This story has been updated for the 2019–2020 flu season.
The flu is a reliably serious public health problem. The 2018–2019 flu season lasted 21 weeks — the longest in a decade — and caused more than 500,000 hospitalizations and at least 36,000 deaths, according to the Centers for Disease Control and Prevention.
Despite this, many people drag their feet when it comes to getting vaccinated. Typically, only about 40 percent of adults get flu shots; in an August poll from the National Foundation for Infectious diseases, almost half of the U.S. adults surveyed said they didn’t plan to get vaccinated. Pedro A. Piedra, a physician and researcher at the Vaccine Research Center, would like to see that number (called flu coverage) rise to 80 percent.
People cite all sorts of reasons for opting out of vaccination. Some fear they’ll get sick from the flu shot itself, while others distrust vaccines generally, or believe the vaccine is pointless since it doesn’t protect against every flu strain. Still others assume that a flu-free past means a flu-free future. But in the vast majority of cases, experts say there’s no justification for riding out the flu season without protection.
“Last year we had an unusually long influenza season with two major overlapping influenza outbreaks. This caused a lot of influenza illness including hospitalization and mortality. The year before, we had an influenza season that caused very high attack rates, high hospitalizations and high mortality in both children and older adults,” said Piedra, who is also a professor of virology and microbiology at Baylor College of Medicine in Houston. “What will happen this year, we can’t predict. But I can say that the flu will circulate and will cause problems, and the best way to protect yourself from it is to be vaccinated.”

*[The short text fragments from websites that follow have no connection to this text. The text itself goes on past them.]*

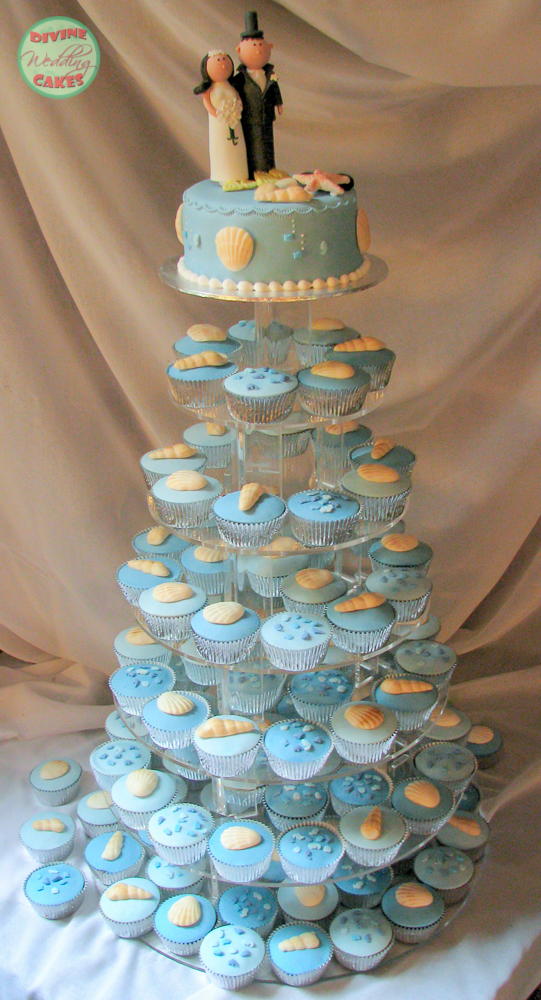 a tower of cupcakes for a wedding with a beach theme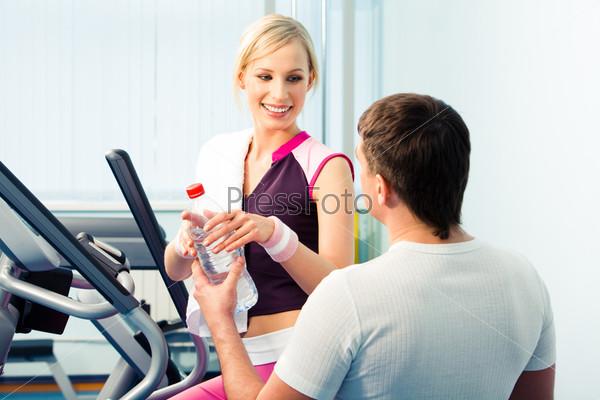 Парень подает девушке в тренажерном зале бутылку с водой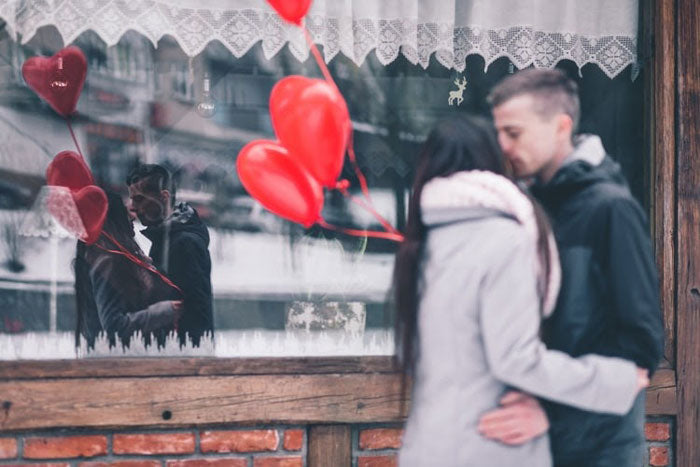 a couple with heart-shaped balloons sharing a kiss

The flu shot: backstory and basics
The influenza virus was first isolated in a laboratory in the early 1930s, and a vaccine has been in use since the end of World War II. The flu isn’t a single virus: Instead, there are two main types of influenza, A and B, each with multiple strains. The diseases caused by all of these viral strains are collectively called “the flu,” and between 9.2 million and 35.6 million people get it every year. The vaccine helps the body produce an antibody response that will prevent viral infection.
Early flu-shot guidelines focused on vaccinating high-risk populations, meaning children, the elderly and people with compromised immune systems. Once Medicare began covering flu shot costs for patients in 1993, vaccination became more widespread in the U.S. In 2010, the CDC began recommending flu shots for everyone 6 months old and up.
The disease primarily spreads via the mouth, nose and eyes when infected people talk, cough and sneeze. It’s also possible to pick up the flu if you touch a surface harboring the virus and then touch your face, although this mode of transmission is less common. Symptoms can include fever, body aches, fatigue and sometimes diarrhea and vomiting. Most people will only get mildly ill from the flu and won’t need medical care or antiviral drugs, says Bert Kelly, a spokesman for the CDC. But one person’s mild case of the flu can turn into another person’s serious illness. That’s why the CDC asks that anyone with the flu stay home, refrain from travel and avoid contact with other people except to get medical care.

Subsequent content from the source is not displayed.